Cuts in capital expenditures have lowered projected 2015 non-Opec supply growth to 0.8m b/d. In its latest monthly report, the IEA lowered its forecast for US oil production in 2015 by 200,000 b/d, at an average 12.4m b/d, with most of the cuts in the second-half of the year.
Investment cuts in US light, tight oil, while only making up a portion of the industry’s overall upstream budget cuts, will be among the first to be felt, thanks to their short lead time and treadmill-like spending patterns. Expectations of North American supply have been reduced by 500,000 b/d for the fourth quarter and 300,000 b/d for the third quarter, with reductions elsewhere biting later.
The swiftness of light, tight oil supply cuts will help put a floor under prices, just as their reversal when prices rebound in earnest might put a ceiling over them.
Opec crude output fell by 240,000 b/d in January to 30.31m b/d, led by losses from Iraq and Libya.

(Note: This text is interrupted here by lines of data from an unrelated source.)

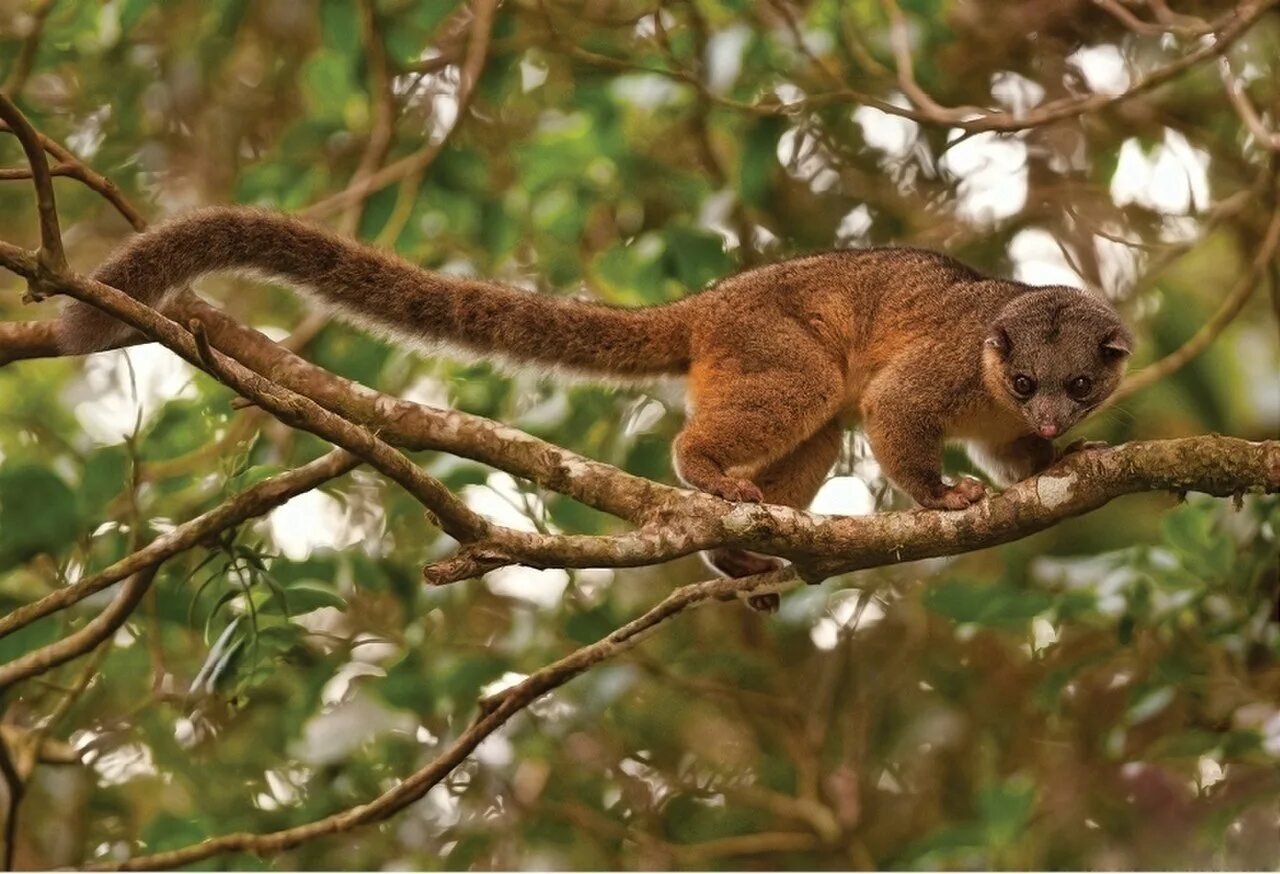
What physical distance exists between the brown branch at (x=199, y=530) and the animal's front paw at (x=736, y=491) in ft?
3.40

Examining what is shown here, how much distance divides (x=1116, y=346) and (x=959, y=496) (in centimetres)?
75

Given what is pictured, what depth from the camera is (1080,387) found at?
164 inches

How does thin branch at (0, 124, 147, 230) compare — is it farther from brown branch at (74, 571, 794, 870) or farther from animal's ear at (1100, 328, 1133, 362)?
animal's ear at (1100, 328, 1133, 362)

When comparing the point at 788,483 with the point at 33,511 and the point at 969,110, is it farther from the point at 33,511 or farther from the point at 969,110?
the point at 33,511

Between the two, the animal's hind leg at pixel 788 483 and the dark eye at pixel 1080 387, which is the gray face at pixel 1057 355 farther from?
the animal's hind leg at pixel 788 483

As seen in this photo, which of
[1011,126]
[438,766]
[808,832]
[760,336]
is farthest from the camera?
[808,832]

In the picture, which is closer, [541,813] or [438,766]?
[438,766]

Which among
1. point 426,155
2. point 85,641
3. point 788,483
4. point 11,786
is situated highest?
point 426,155

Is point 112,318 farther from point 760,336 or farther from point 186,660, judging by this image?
point 186,660

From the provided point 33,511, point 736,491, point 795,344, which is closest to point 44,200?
point 33,511

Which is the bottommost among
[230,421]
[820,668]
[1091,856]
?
[1091,856]

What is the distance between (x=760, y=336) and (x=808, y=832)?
265cm

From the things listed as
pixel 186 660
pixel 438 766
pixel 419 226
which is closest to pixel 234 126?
pixel 419 226

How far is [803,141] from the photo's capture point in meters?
6.37
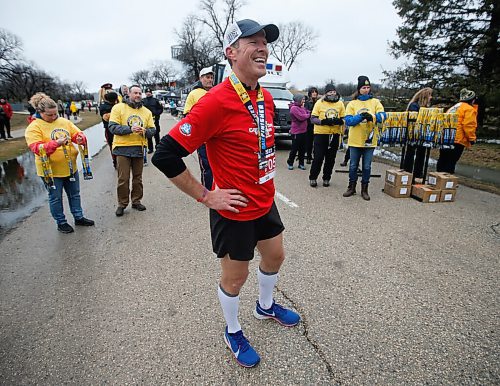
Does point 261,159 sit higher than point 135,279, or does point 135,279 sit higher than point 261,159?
point 261,159

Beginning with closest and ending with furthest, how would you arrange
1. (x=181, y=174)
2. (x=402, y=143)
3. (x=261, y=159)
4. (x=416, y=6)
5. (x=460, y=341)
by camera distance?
1. (x=181, y=174)
2. (x=261, y=159)
3. (x=460, y=341)
4. (x=402, y=143)
5. (x=416, y=6)

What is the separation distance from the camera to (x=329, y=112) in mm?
6094

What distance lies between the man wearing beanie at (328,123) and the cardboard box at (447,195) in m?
2.19

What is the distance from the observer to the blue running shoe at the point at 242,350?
212 centimetres

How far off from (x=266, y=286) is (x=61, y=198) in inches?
139

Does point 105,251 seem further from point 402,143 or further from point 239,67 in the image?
point 402,143

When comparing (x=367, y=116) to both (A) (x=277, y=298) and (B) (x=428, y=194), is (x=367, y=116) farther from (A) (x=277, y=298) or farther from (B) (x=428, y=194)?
(A) (x=277, y=298)

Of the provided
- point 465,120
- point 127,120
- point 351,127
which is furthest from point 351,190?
point 127,120

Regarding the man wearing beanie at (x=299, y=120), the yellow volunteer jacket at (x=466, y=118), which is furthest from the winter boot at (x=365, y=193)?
the man wearing beanie at (x=299, y=120)

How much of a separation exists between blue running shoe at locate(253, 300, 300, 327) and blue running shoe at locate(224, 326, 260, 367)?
0.36 metres

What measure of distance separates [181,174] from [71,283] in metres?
2.35

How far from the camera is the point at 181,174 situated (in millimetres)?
1705

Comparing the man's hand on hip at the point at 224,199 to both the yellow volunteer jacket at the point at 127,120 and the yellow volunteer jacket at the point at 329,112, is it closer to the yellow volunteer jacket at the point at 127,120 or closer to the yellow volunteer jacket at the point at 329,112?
the yellow volunteer jacket at the point at 127,120

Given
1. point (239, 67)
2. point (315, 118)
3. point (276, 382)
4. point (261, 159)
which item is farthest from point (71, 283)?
point (315, 118)
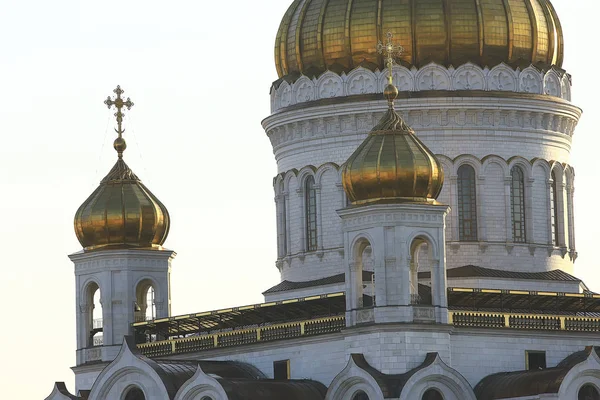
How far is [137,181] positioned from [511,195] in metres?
10.5

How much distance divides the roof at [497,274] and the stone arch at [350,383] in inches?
262

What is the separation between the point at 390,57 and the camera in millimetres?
65500

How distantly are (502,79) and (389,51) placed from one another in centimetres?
543

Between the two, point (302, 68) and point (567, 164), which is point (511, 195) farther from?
point (302, 68)

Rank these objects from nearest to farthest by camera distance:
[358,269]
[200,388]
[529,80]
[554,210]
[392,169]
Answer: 1. [392,169]
2. [358,269]
3. [200,388]
4. [529,80]
5. [554,210]

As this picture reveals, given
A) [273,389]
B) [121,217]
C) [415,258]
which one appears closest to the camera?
[273,389]

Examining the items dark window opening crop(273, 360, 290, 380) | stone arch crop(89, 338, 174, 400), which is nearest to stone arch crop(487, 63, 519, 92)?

Output from Saudi Arabia, Kuwait, Angola and Nigeria edged up.
Downward revisions to the non-Opec supply growth forecast has raised the call on Opec to an average 30.2m b/d during the second-half 2015 – just above the group’s official target of 30m b/d, said the IEA. The call on Opec for the first quarter 2015 has been trimmed, however.
Forecast global oil demand growth for 2015 remains unchanged at 0.9m barrels per day, bringing average demand for the year to 93.4m b/d, up slightly on the modest 0.6m b/d gain in 2014 as the macro-economic outlook improved, added the IEA.